◆ Set exercise 1
Using the Hanukkah article, explain why a traditional sevivon might be better than the Limbo.
◆ Set exercise 2
In the listing, from the line with "Looking at this" through the end of the listing, swap "farther" for "further" and give those lines back with nothing else altered.

It’s Hanukkah! City streets are decorated with LED menorahs, office-mates toast the holiday with platefuls of jelly doughnuts (sufganiyot) and potato pancakes (levivot). And even in this age of video games, children still play – at least for a few minutes – a floor game with a four-sided spinning top known in Hebrew as a sevivon (dreidel in Yiddish).
This year, in spinning top-related news, Israel made headlines last June when Tel Aviv-based Fearless Toys and US partner Breaking Toys broke the Guinness world record for “longest-running mechanical spinning top (prototype)” in 27 hours, 9 minutes and 24 seconds.
Limbo is a smart self-balancing electric gyro crafted in aluminum or titanium. The Guinness feat was the beginning of a crowdfunding campaign to fund a commercial version that raised $687,827 in just three weeks, (1,720% over their original goal) with pre-orders now being taken via Indiegogo ($820,307 raised to date).
Back in 2016, Salt Lake City-based Heirloom Games launched a “Make a Better Dreidel” campaign that was also oversubscribed (in this case by 224%), offering an elegant top, machine-tooled from a solid block of aluminum with a better grip, and a ball-bearing point for improved spin.
Otherwise, it was a traditional sevivon: four sides engraved with Hebrew letters that would fall sometime after spinning – which might be better than the Limbo. After all, a sevivon that spins for hours will slow your game down to the point where it is no fun at all.
But where did this holiday game come from? It did not originate in Israel, where sevivonim are inscribed with the letters: nun, gimel, heh and peh, standing for ness gadol hayah poh, “A great miracle happened here.” In the Diaspora, the fourth side of the sevivon was for generations marked with a shin for the word sham — “A great miracle happened there.”
According to Israeli collector Rachel Bar Lev, “The top is not Jewish in origin and its connection to Hanukkah is late.” She notes that archeologists have found tops dating back to as early as 2000 BCE.

◆ Record list
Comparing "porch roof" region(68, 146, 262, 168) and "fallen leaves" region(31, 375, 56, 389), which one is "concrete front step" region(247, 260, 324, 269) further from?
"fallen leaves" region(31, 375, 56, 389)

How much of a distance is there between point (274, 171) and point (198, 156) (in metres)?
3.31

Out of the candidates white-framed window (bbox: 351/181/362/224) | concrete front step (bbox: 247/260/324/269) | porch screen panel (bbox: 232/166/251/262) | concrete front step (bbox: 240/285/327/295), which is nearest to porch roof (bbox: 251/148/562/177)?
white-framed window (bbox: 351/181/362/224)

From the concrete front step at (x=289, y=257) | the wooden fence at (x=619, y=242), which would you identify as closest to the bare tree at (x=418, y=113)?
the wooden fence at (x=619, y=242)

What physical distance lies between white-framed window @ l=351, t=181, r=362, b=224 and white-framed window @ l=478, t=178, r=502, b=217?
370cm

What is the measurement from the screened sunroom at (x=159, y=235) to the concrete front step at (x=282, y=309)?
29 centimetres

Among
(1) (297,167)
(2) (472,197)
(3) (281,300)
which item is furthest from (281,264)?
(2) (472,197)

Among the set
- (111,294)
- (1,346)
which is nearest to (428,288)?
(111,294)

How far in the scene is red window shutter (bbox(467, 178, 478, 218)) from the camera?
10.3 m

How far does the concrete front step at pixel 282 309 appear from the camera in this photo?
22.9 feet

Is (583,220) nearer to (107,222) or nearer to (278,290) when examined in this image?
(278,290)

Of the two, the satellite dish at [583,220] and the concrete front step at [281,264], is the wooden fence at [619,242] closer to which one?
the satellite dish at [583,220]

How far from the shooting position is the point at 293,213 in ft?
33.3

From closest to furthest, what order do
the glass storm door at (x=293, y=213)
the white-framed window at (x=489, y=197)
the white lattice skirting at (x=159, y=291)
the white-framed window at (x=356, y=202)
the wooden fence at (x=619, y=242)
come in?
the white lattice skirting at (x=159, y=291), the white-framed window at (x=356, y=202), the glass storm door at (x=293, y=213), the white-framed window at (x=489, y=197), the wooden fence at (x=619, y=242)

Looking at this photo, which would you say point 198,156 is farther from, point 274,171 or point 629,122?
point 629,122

◆ Exercise response 1
A traditional sevivon's letters fall sometime after spinning, whereas a top that spins for hours slows the game down so much that it is no fun at all.

◆ Exercise response 2
Looking at this photo, which would you say point 198,156 is further from, point 274,171 or point 629,122?
point 629,122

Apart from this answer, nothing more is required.